Use of ureteral stent in extracorporeal shock wave lithotripsy for upper urinary calculi: a systematic review and meta-analysis

Pengfei Shen, Min Jiang, Jie Yang, Xiong Li, Yutao Li, Wuran Wei, Yi Dai, Hao Zeng, Jia Wang
Journal of Urology 2011, 186 (4): 1328-35
21855945

PURPOSE: This systematic review was performed to assess the necessity and complications of stenting before extracorporeal shock wave lithotripsy in the management of upper urinary stones.
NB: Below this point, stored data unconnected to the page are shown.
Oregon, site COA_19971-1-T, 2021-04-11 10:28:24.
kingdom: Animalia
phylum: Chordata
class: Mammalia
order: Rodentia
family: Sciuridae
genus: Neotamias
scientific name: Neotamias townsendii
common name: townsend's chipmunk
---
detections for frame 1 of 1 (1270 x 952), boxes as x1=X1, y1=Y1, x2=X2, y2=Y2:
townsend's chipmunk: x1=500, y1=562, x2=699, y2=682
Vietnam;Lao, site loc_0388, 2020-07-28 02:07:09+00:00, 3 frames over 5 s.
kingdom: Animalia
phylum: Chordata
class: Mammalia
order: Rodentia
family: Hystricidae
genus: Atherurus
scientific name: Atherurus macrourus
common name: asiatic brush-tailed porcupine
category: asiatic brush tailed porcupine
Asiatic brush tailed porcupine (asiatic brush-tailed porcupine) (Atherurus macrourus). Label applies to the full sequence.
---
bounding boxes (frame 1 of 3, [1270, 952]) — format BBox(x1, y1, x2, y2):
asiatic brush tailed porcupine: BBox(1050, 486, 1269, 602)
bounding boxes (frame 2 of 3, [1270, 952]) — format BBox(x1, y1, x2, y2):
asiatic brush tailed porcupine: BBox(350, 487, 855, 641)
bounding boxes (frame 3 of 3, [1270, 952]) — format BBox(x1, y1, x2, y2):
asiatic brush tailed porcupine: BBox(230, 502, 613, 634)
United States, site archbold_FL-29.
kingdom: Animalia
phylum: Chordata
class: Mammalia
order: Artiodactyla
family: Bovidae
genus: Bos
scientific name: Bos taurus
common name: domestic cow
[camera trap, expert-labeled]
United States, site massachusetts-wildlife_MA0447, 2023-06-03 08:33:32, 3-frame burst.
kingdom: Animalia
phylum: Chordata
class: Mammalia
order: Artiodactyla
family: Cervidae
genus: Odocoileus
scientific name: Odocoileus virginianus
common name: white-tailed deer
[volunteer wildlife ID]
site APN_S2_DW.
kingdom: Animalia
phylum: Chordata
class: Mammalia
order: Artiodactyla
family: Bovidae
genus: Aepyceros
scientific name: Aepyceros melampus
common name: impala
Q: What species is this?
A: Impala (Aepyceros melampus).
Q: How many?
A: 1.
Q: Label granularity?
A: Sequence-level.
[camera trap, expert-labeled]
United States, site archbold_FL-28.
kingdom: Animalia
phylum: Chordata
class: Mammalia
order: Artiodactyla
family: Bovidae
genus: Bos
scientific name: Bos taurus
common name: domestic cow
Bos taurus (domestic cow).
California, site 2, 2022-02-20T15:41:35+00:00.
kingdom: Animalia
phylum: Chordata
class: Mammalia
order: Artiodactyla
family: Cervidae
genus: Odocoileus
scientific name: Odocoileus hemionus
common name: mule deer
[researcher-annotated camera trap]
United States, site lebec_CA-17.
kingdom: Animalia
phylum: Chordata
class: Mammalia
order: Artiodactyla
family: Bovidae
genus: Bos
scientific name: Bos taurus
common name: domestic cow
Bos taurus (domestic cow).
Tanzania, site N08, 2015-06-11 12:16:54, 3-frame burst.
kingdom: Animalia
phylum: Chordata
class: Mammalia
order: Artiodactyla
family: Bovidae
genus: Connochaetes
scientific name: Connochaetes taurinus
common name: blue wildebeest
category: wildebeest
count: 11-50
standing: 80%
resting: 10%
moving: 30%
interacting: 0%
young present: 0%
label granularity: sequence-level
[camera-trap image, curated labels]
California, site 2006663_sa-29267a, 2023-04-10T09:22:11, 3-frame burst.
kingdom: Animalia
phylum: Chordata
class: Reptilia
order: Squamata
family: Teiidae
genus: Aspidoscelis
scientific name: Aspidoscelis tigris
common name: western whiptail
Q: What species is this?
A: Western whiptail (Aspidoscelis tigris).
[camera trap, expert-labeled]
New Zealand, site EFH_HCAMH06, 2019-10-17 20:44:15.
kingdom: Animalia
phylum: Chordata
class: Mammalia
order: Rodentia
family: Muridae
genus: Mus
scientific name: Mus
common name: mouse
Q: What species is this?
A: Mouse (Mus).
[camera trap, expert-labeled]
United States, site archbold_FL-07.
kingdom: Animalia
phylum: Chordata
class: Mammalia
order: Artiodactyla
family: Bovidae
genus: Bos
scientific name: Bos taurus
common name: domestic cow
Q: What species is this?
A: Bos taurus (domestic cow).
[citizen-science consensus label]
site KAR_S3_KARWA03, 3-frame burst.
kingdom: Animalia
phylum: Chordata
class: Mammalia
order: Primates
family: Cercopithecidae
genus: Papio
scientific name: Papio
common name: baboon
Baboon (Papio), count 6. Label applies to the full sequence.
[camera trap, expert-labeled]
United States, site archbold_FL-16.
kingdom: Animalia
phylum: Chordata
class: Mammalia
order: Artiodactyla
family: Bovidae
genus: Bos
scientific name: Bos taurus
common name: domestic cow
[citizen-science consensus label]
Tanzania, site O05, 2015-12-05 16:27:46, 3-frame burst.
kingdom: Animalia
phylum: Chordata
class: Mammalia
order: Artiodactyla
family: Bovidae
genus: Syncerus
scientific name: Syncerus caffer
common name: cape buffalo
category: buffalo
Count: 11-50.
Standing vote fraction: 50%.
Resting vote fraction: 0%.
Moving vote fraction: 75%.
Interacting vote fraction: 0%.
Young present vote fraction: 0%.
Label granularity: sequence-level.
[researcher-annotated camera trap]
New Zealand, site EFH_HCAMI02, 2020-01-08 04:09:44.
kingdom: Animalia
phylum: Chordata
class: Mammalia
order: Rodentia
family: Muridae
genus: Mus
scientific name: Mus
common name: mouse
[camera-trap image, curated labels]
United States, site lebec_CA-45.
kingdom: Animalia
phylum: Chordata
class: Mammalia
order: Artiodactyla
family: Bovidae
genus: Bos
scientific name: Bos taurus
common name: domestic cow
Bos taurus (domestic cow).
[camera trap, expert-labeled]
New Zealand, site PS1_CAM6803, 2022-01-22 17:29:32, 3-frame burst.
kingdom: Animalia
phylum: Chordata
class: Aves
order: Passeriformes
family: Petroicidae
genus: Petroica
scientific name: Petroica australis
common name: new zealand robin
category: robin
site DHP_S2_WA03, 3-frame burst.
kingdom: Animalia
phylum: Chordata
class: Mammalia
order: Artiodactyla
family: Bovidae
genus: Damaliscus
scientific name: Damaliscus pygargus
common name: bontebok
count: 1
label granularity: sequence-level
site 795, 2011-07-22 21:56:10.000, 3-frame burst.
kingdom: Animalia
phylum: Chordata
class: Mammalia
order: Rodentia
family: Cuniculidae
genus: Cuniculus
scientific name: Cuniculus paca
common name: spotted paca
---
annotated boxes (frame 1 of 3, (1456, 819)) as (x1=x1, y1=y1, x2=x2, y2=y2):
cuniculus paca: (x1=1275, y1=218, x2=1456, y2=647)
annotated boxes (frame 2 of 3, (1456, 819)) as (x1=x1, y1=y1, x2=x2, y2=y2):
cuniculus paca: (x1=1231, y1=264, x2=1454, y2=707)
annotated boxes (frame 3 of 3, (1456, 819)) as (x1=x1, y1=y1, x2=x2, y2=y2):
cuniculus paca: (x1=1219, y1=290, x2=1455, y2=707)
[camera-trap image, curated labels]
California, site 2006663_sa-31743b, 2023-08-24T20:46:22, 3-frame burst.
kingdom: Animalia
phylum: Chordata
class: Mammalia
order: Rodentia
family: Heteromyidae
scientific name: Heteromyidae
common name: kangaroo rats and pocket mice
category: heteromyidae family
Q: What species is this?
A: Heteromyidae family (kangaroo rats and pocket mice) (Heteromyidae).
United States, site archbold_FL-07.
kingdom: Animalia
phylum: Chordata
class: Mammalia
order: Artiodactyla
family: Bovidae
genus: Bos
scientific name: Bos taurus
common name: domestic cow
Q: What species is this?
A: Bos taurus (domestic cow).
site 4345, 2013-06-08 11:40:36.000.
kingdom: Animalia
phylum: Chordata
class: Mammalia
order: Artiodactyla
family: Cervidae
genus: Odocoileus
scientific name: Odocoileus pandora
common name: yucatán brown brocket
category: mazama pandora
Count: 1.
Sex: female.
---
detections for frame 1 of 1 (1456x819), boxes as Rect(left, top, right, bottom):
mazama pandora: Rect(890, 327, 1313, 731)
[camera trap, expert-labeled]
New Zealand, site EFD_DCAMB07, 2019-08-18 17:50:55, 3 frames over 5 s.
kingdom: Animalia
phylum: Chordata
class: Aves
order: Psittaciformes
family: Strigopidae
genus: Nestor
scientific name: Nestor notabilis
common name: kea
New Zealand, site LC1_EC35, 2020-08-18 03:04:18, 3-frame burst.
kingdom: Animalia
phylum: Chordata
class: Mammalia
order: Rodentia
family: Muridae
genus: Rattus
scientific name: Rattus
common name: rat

MATERIALS AND METHODS: A systematic research of PubMed®, EMBASE® and the Cochrane Library was performed to identify all randomized controlled trials. The comparisons were about the outcomes and complications of extracorporeal shock wave lithotripsy in the management of upper urinary stones with or without Double-J stenting before extracorporeal shock wave lithotripsy, including stone-free rate, Steinstrasse, lower urinary tract symptoms, hematuria, fever, urinary tract infection, pain and analgesia, auxiliary treatment, and nausea and vomiting. We used the Cochrane Collaboration's Review Manager (RevMan) 5.0.2 software for statistical analysis.

RESULTS: Eight randomized controlled trials were included in analysis that reported 876 patients in total, divided into the stented group of 453 and the stentless group of 423. All studies recorded the stone-free rate and the results of the meta-analysis showed no difference between the groups (RR 0.97, 95% CI 0.91-1.03, p = 0.27). The total incidence of Steinstrasse in the stented group was similar to that of the stentless group with the exception of 1 study. However, the incidence of lower urinary tract symptoms was significantly higher in the stented group than in the stentless group (RR 4.10, 95% CI 2.21-7.61, p <0.00001). Significant differences could not be found in hematuria, fever, urinary tract infection, pain and analgesia, auxiliary treatment, or nausea and vomiting between the groups.

CONCLUSIONS: The systematic review suggested significant advantages of stenting before extracorporeal shock wave lithotripsy compared to in situ extracorporeal shock wave lithotripsy in terms of Steinstrasse. However, stenting did not benefit stone-free rate and auxiliary treatment after extracorporeal shock wave lithotripsy, and it induced more lower urinary tract symptoms. More high quality, randomized controlled trials are needed to address this issue.